The op went well though the drugs they used were rather strong so I apologise for any opium-induced flights of fancy in what follows. It's all the fault of the warlocks.
I note that the government seems to have planned it's whole agenda around me being on the slab (though I wasn't technically in a mortuary). The Witchfinder-General, Sandy Burnham-Drownham issued some more nonsense about the NHS and umbrellas. I wouldn't be surprised if the government has engineered my eye problems deliberately to keep me quiet. Like the time they suggested I went for woodland strolls with Dr Kelly.
And Hector Rule made use of his caretaker-manager moment by sending out a flurry of press releases with titles including "Umbrella governance is actually bloody brilliant", "Why we should merge with the union, Divide", "The Umbrella Bank is a right waste of time" and "Don't wear ties". Actually, I agree with the last one but that's not the point.

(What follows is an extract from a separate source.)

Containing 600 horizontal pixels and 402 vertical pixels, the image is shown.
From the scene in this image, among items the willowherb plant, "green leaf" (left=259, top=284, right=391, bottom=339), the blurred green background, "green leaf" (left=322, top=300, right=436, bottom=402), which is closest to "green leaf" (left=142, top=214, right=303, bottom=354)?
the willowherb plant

Speaking of the umbrella bank, it's such a shame that people always try and stand in the way of progress and comments such as "we don't need it" and "there is no appetite for loans" are disappointing. The evidence suggests that they do want loans. In offices all over the country, whenever someone is nipping out to get a sarnie at lunch time and it stars raining they aways ask around to see which of their colleagues can lend them an umbrella. But like any new idea some people simply haven't got the imagination to envisage future demand.
Why, picture the scene, a small urban pub, 25 years back, lager leaking from the kegs, gob all over the floor, Black Lace seeping from the jukebox. Two handsome folks on their bar tools (sic):
Dylan (name plucked entirely at random, it could so easily have been Heston or Kevin or Curly): "Well I'm certainly not getting one of these new fangled Sinclair C5 electric car thingies."
Deborah (ditto, it could easily have been Beth or Debra): "Nor me, I am quite happy with my Vauxhall Viva."
Dylan: "Exactly, no evidence of demand."
This scenario could equally be applied to the invention of the TV, which people said wouldn't catch on. But here we are 80 years later and quality remains paramount. If the Umbrella Bank is allocating brollies in 80 years from now based on shallow talentless freak shows and the public's opinion via a phone vote then we can say that the nay-sayers were proved well and truly wrong and my analogy was the right one to use.
As AC/DC might have put it if they were from Oxfordshire, I have been "Back in Blacbury" recuperating and have bought a selection of Xmas cheese from Lidl - Dairylea, Laughing Cow and Primula are all safely stored in the outside carsey with the festive fizz. Which is where Barkles is also currently locked up too after cocking his leg and baptising the Christmas tree decorations.